EXERCISE GOAL> Take the entries below and print, exactly, the stretch from the line containing "Руководитель: Таланцев Леонид" through the line containing "Senior Researcher, RISE, Stockholm", both included.

RECORDS PROVIDED>
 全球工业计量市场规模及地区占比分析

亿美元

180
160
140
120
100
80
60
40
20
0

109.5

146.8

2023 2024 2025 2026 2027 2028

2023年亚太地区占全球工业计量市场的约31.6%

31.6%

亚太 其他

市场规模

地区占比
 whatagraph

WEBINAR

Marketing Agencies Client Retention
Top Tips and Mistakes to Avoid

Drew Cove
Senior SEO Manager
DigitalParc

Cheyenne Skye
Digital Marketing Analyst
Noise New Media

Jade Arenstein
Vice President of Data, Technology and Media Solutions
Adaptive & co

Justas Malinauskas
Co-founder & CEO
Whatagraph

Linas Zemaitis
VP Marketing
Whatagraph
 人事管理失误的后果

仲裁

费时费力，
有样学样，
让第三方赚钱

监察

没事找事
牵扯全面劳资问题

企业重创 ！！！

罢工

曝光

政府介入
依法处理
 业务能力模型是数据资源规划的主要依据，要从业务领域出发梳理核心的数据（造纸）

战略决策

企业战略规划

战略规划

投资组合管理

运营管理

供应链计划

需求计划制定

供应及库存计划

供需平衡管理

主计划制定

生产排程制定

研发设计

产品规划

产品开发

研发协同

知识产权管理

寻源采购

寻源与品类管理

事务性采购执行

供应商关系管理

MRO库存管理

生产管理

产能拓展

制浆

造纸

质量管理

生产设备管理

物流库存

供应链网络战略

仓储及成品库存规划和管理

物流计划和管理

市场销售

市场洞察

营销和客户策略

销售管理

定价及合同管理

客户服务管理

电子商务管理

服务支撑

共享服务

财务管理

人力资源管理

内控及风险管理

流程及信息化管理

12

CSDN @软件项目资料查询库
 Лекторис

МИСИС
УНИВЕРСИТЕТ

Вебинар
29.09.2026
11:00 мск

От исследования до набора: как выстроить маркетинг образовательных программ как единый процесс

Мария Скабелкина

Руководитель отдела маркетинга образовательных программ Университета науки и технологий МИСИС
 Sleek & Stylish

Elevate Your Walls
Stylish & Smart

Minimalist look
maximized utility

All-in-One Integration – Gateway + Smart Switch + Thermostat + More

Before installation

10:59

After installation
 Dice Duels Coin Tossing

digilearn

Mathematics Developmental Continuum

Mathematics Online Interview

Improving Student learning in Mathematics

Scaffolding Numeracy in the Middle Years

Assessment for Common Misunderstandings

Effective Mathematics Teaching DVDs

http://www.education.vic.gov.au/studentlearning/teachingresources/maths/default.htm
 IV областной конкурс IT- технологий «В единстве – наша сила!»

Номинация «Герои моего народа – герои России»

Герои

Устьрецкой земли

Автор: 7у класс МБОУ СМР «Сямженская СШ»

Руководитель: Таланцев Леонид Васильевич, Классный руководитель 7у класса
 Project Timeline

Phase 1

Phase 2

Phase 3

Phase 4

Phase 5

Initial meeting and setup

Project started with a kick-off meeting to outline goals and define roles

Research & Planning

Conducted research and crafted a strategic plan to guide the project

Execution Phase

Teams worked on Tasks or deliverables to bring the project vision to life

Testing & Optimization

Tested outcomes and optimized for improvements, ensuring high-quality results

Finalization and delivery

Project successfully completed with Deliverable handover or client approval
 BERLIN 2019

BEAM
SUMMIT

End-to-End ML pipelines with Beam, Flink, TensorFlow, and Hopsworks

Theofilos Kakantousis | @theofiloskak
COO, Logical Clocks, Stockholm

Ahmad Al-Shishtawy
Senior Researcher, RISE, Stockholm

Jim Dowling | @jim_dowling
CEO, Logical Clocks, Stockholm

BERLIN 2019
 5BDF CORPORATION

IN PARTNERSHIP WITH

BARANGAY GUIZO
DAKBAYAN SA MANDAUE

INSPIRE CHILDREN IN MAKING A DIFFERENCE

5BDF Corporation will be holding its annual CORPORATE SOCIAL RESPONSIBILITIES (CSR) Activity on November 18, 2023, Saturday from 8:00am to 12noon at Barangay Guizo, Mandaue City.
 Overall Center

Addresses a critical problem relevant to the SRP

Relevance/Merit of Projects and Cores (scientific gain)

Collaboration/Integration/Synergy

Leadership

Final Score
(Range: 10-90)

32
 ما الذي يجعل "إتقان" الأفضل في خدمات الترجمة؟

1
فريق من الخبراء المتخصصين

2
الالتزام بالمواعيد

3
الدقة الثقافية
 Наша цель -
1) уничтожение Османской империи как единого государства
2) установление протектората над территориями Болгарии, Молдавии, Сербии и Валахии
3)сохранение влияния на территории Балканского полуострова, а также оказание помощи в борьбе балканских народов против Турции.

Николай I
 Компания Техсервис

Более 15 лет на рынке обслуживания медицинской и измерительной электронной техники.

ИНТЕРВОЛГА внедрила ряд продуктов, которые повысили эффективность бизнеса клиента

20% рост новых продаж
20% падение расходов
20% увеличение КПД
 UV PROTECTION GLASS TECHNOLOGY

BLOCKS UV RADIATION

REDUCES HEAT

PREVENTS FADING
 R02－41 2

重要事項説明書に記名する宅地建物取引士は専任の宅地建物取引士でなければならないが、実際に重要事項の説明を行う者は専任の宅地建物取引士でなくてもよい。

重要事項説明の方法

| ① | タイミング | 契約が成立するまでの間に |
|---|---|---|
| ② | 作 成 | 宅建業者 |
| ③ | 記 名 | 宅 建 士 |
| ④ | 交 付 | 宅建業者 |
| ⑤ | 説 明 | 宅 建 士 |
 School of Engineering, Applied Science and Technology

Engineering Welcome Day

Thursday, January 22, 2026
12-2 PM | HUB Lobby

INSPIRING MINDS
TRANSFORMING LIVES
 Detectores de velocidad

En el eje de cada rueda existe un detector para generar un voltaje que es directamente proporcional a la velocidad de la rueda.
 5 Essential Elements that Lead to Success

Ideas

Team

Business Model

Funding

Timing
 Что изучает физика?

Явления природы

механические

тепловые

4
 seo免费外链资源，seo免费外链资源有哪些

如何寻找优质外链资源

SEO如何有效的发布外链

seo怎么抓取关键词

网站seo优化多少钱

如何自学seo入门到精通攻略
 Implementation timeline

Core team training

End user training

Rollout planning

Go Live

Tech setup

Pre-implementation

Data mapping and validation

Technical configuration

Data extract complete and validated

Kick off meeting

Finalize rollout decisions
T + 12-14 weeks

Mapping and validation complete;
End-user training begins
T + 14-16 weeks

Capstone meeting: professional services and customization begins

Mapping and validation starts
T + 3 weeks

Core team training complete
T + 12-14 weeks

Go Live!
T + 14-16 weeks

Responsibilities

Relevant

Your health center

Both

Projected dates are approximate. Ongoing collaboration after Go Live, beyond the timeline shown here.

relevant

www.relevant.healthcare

ANSWER BOX>
Руководитель: Таланцев Леонид Васильевич, Классный руководитель 7у класса
 Project Timeline

Phase 1

Phase 2

Phase 3

Phase 4

Phase 5

Initial meeting and setup

Project started with a kick-off meeting to outline goals and define roles

Research & Planning

Conducted research and crafted a strategic plan to guide the project

Execution Phase

Teams worked on Tasks or deliverables to bring the project vision to life

Testing & Optimization

Tested outcomes and optimized for improvements, ensuring high-quality results

Finalization and delivery

Project successfully completed with Deliverable handover or client approval
 BERLIN 2019

BEAM
SUMMIT

End-to-End ML pipelines with Beam, Flink, TensorFlow, and Hopsworks

Theofilos Kakantousis | @theofiloskak
COO, Logical Clocks, Stockholm

Ahmad Al-Shishtawy
Senior Researcher, RISE, Stockholm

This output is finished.